◆ Exercise instructions
Please write out, word for word, the part of the post below on fixing unescaped quotes in JSON that opens with the words containing "if first_nonwhite_character_ahead in" and closes with "nesting_stack.append(character)".

◆ Text extract
In the end I came up with this. Regex are not enough since I want to hold context of what's currently happening in json to be a bit more restrictive.
Could be improved by using the whole stack and to knowing, what is current array/object nesting, but this is simple enough to work for my usecase.
And yes since this is only modifying the string, I can leave it out if I get the original source fixed.
import json
import re
import unittest
from json import JSONDecodeError
from typing import Any
expected_characters_by_prestring_value = {
"[": (",", "]"),
"]": ("[", ","),
"{": (":",),
"}": (",", "{", "]"),
":": (",", "}"),
}
def fix_unescaped_quotes(raw: str) -> str:
in_string = False
output = ""
nesting_stack = []
for index, character in enumerate(raw):
if character == '"' and raw[index - 1] != "\\":
if in_string:
first_nonwhite_character_ahead = re.search(
r"\S", raw[index + 1:]
).group()
if first_nonwhite_character_ahead in expected_characters_by_prestring_value[
nesting_stack[-1]]: # (",", "]", "}", ":"):
in_string = False
else:
output += "\\"
else:
in_string = True
else:
if not in_string:
if character.strip() != "" and character not in (",",):
nesting_stack.append(character)
output += character
return output
def parse_and_fix(raw: str) -> Any:
try:
return json.loads(raw)
except JSONDecodeError:
return json.loads(fix_unescaped_quotes(raw=raw))
class JsonFixUnescapedQuotesTest(unittest.TestCase):
def test_completely_invalid(self):
with self.assertRaises(JSONDecodeError):
parse_and_fix("invalid_json")

Data excerpts:

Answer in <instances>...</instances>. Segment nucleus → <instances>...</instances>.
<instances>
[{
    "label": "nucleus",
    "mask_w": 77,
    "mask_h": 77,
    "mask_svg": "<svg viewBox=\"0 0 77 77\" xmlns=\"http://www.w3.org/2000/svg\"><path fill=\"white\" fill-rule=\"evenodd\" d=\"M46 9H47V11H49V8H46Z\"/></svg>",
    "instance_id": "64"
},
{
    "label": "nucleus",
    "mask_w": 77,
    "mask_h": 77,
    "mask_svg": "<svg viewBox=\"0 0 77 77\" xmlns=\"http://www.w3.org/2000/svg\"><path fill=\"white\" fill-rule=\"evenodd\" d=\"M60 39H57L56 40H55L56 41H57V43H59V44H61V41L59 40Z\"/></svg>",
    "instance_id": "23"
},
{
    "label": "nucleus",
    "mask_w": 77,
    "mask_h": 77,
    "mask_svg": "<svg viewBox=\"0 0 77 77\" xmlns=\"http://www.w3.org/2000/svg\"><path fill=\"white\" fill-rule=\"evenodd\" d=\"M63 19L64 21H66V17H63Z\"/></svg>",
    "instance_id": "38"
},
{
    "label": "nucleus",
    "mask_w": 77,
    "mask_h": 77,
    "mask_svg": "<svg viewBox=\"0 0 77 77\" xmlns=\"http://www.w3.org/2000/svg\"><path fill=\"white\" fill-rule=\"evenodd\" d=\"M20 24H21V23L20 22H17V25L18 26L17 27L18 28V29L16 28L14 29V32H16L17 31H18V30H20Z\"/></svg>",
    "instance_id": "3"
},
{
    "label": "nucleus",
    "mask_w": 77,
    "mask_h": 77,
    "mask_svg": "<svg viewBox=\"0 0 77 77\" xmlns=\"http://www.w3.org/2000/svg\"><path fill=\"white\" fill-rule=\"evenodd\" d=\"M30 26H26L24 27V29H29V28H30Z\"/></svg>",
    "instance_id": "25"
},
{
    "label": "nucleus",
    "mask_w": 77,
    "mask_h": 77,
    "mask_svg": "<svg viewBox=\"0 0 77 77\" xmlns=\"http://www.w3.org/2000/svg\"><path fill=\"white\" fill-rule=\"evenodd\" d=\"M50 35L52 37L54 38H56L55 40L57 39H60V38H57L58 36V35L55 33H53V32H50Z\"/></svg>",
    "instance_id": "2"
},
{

◆ Solution for this task
if first_nonwhite_character_ahead in expected_characters_by_prestring_value[
nesting_stack[-1]]: # (",", "]", "}", ":"):
in_string = False
else:
output += "\\"
else:
in_string = True
else:
if not in_string:
if character.strip() != "" and character not in (",",):
nesting_stack.append(character)